Neste 2018, chamados às urnas, os brasileiros começam a perceber que, na evolução desse processo, as eleições revelam maior participação de segmentos da sociedade até agora ausentes; se não tanto, contempladas com modestas inclusões. A começar pela presença feminina que se submete ao voto. Representa quase uma terça parte das candidaturas registradas no TSE e nos tribunais regionais. Se o olhar for ao passado, é algo expressivo.

Com esse número, elas revelam nova contribuição no cenário de manifestação democrática. Alcançam expressivo patamar de 30% no quadro geral dos concorrentes. Pois, não bastasse o fato de terem chegado a quase um terço do universo em disputa, vem dos tribunais outra informação, não menos importante, além daquele percentual de participação: o contingente feminino se distribui por todo o território nacional.

Destaca-se também nas estatísticas, ainda incompletas e sujeitas a alterações, pois só na semana passada é que se encerrou o tempo hábil para os registros, a presença de militares na corrida para as urnas. Mesmo na dependência do fechamento dos registros, é sabido que mais de 100 deles se dispuseram a concorrer, sem que falte um ex-capitão, lançado para concorrer à Presidência da República, cargo a que só aspiravam os generais, quando tudo podia se resolver longe do aval dos eleitores.

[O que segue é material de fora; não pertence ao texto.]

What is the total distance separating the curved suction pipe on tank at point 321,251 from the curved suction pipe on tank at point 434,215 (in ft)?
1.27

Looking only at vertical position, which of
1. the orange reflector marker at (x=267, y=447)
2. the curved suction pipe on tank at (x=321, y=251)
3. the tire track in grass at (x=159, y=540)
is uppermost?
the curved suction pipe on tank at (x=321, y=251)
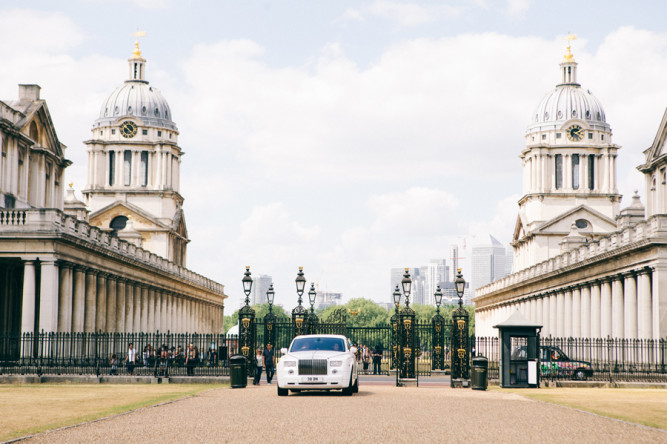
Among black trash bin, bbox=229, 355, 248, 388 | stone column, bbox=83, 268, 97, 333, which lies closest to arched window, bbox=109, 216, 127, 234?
stone column, bbox=83, 268, 97, 333

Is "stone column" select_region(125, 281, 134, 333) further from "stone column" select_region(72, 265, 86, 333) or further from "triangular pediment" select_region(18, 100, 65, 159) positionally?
"stone column" select_region(72, 265, 86, 333)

Sem levar em conta avaliação de temperamentos e de propostas, há que se considerar, pelo menos, que eles optam pela via democrática para chegar ao poder.

Ainda quanto à presença de militares, cinco dentre eles apresentaram-se para disputar a governadoria estadual, e 38 postulam cadeiras no Senado e na Câmara dos Deputados. Não escapa dos analistas a constatação de que a contribuição dos homens da caserna é hoje, portanto, bem mais expressiva, se comparada com o passado.

Em ambos os cenários, feminino e militar, fica para melhores avaliações no futuro o fato de que essa participação vai revelar sua quase perfeita distribuição por todos os estados, independentemente de sua expressão política ou econômica. Ora, para um país que ostenta entre os principais desafios a releitura de seu perfil federativo, a diversidade de candidatos de camadas sociais surgidas de Norte e Sul, de Leste a Oeste, pode reservar, no seu conteúdo, alguma preocupação em mostrar um Brasil mais diversificado, menos metropolitano, menos desigual. Já não é pouco.

A presença desses setores, geralmente equidistantes ou com modesta participação na condução das eleições, revela-se expressiva, antes mesmo de se submeterem ao teste de outubro. Originários de todos os cantos, trazem um pouco do espírito federativo, que tanto tem sido reclamado. Nem cabe discutir se algumas dessas candidaturas revelam apenas o embalo de sonhos impossíveis, que as urnas haverão de derrubar impiedosamente. Num primeiro momento, o que está no jogo eleitoral não é a vitória, mas a participação.

Por essas e outras razões, conclui-se, como se disse, que o processo eleitoral é, substancialmente, um exercício. Se antes as mulheres se desinteressavam e os militares não se achavam adequados para a política, a experiência de 2018 pode ser um passo à frente na marcha rumo a eleições cada vez mais democráticas e democratizantes, só interrompida nos tropeços e arranhões sofridos pelas instituições.